Let’s see examples of stochastic rounding and the default round-to-nearest for some input values in an 8-bit float range.

fi = format_info_ocp_e5m2  # A common P3 format

vs = np.arange(2.9, 7.1, step=1 / 64)

# Round to nearest
rn = round_ndarray(fi, vs)

# Stochastic rounding
np.random.seed(1)
srnumbits = 16
srbits = np.random.randint(0, 2**srnumbits, len(vs))
rvs = round_ndarray(
    fi, vs, RoundMode.Stochastic, sat=False, srbits=srbits, srnumbits=srnumbits
)

# Plot
fig, axs = plt.subplots(1, 2, figsize=(14, 7))
for ax in axs:
    ax.plot(vs, vs, label="True value", color="k")

    if ax == axs[0]:
        lollipops(ax, vs, rn, key=RoundMode.TiesToEven, label="Round to nearest")
    else:
        lollipops(ax, vs, rvs, key=RoundMode.Stochastic, label=f"SR, {srnumbits} bits")

    ax.set_xlabel("Input float value")
    ax.set_ylabel(f"Rounded values")
    ax.set_yticks(np.unique(rvs))
    ax.set_xlim(2.75, 7.25)
    ax.set_ylim(2.4, 7.6)
    ax.legend()
_images/4ae46b5fa7934ca55678c2de84aaba8ba742eef36039c4ae82fa90a53b5ebaad.png

The black $Y=X$ curve plots the input real value, the red curve shows that value rounded to the nearest representable value in the chosen float format, and the grey curve shows stochastic rounding, again to a nearest representable value, but randomly up or down depending how close the input value is to the next highest and lowest representable values.
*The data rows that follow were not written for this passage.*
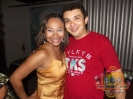 Bar do Cabra Bom 15.12.12-73
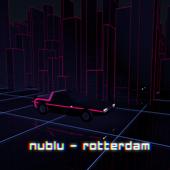 Rotterdam - Nublu
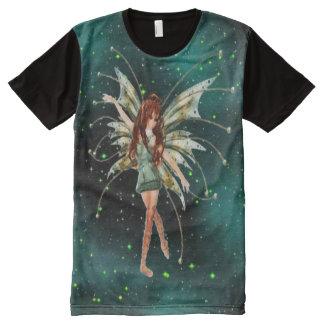 Green Fairy All Over Print T-Shirt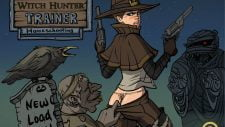 Witch Hunter Trainer 18+ Adult game cover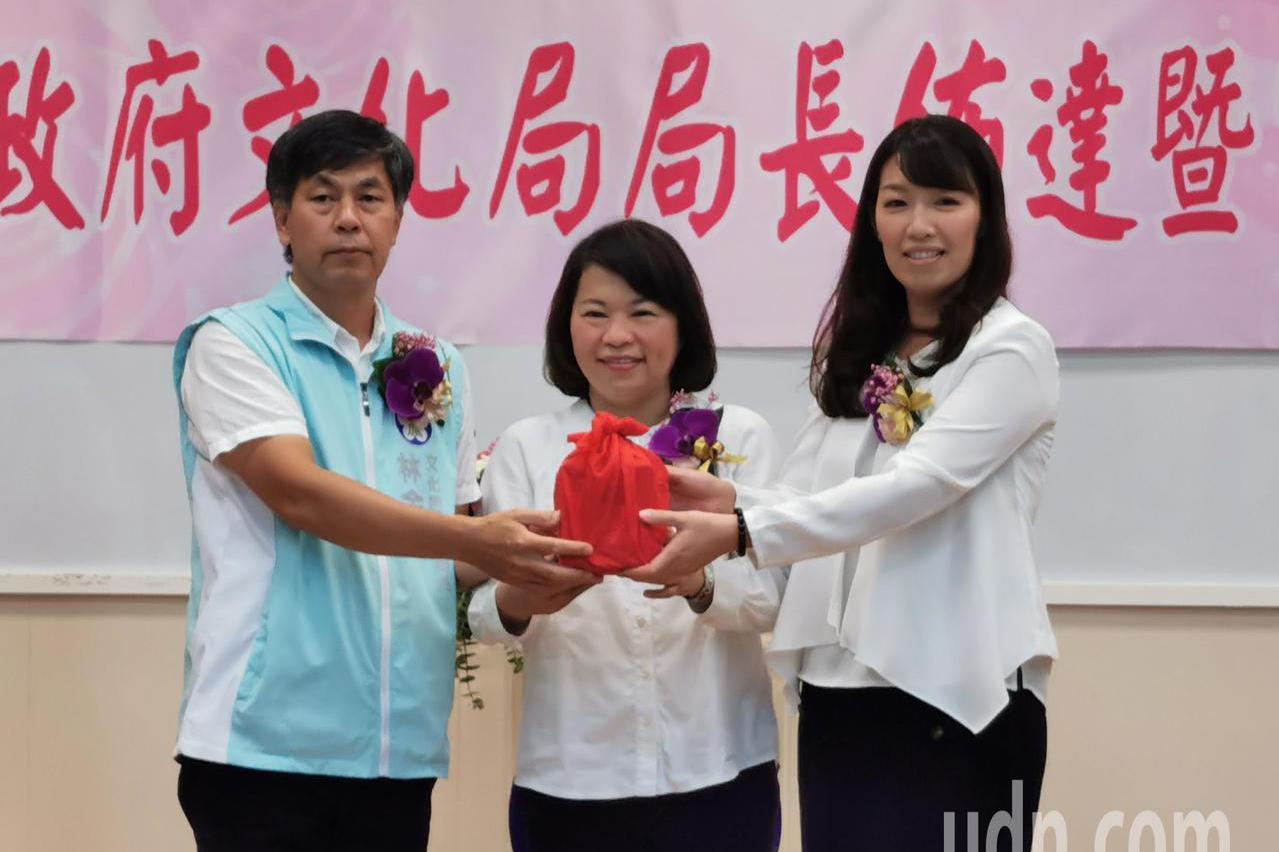 嘉市文化局新局長40歲女設計師 號召北漂青年返嘉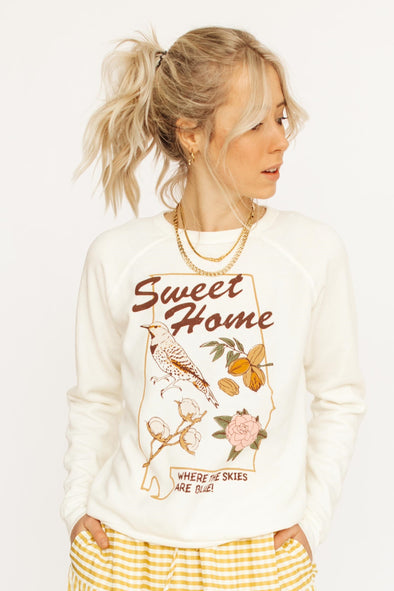 Sweet Home Alabama Sweatshirt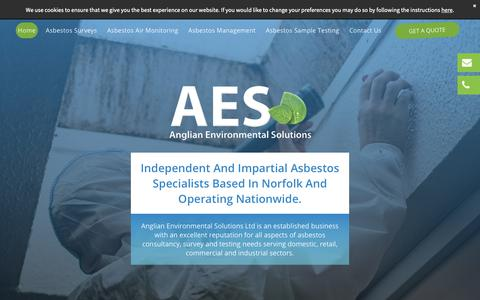 Screenshot of Home Page anglian-es.co.uk - Experienced asbestos specialists | Anglian Environmental Solutions Ltd - captured Dec. 18, 2018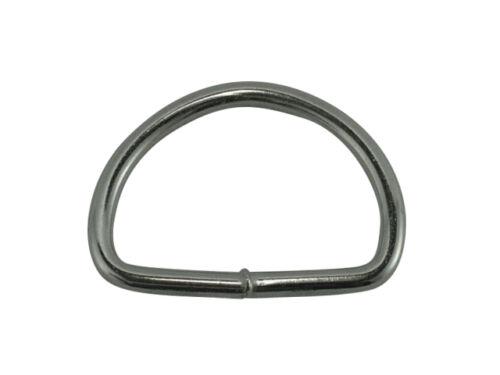 vernickelt 10 Stück 50mm D-Ringe geschweißt aus 5,0mm dickem Stahl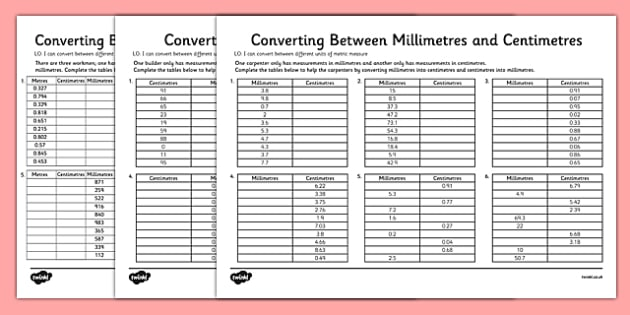 Converting Between Centimetres And Metres And Millimetres Worksheet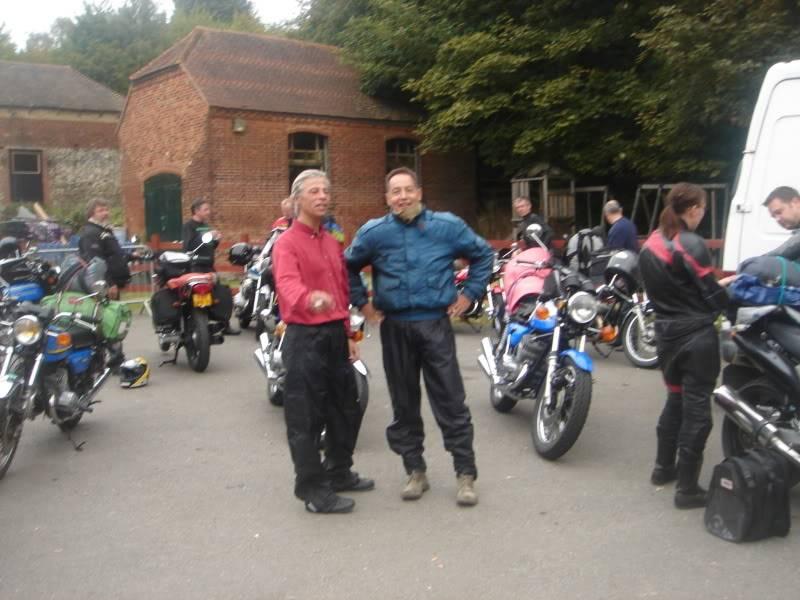Southern rally 2009 DSC02081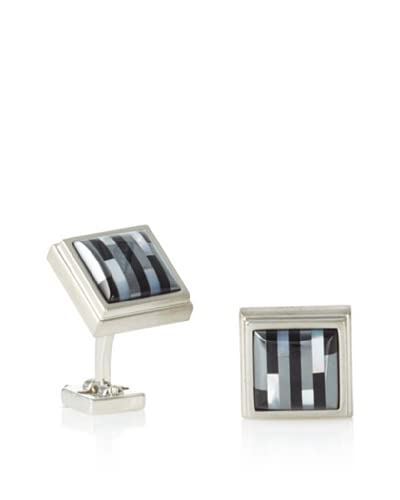 Ike Behar Onyx/Hematite/Mother of Pearl Cufflinks As You See
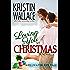 Loving You At Christmas (a holiday novella): Shellwater Key Tales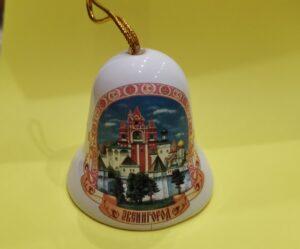 Колокольчик из города Звенигород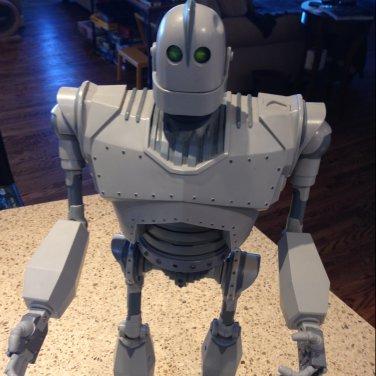 The Iron Giant 12 Inch Talking Robot Figure Motion Sensor Trendmasters Toys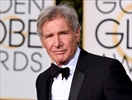 Video shows Harrison Ford wrongly flying over airliner-Image1
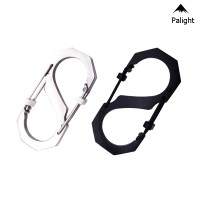 PA• 3pcs 8 Type Carabiner Key Chain Hook Clip Buckle Slide Lock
In order to get a better idea of the behaviour, we will change the plot to show the average rounded value at each input real value. At 16 bits of randomness, this almost appears too good to be true:

fig, ax = plt.subplots(1, 1, figsize=(5, 5))

ax.plot(vs, vs, label="True value", color="k", marker="None", linestyle="-")

# Compute mean absolute error
err_rn = np.abs(rn - vs).mean()
ax.plot(
    vs,
    rn,
    label=f"Round to nearest, err={err_rn:.2f}",
    color="red",
    markersize=3,
    linestyle="",
    marker=".",
)

# Stochastic rounding, multiple samples
srnumbits = 16
nsamples = 500
srbits = np.random.randint(0, 2**srnumbits, (nsamples, len(vs)))

rvs = round_ndarray(
    fi,
    vs[np.newaxis, :],
    RoundMode.Stochastic,
    sat=False,
    srbits=srbits,
    srnumbits=srnumbits,
)

rvmean = rvs.mean(axis=0)
err = np.abs(rvmean - vs).mean()
lollipops(
    ax,
    vs,
    rvmean,
    key=RoundMode.Stochastic,
    label=f"SR, {srnumbits} bits, err={err:.2f}",
)

ax.set_xlabel("Input float value")
ax.set_ylabel(f"Average of rounded values, {nsamples} samples")
ax.set_yticks(np.unique(rn))
ax.legend()
None
_images/2ae1500db374b1b106a4380b7a5a492e93a2358b363056f1aec2145acaa8b370.png

The green line is pretty much on top of the true value (some small random deviations are evident), indicating that with 500 samples, the stochastically rounded value is on average very accurate.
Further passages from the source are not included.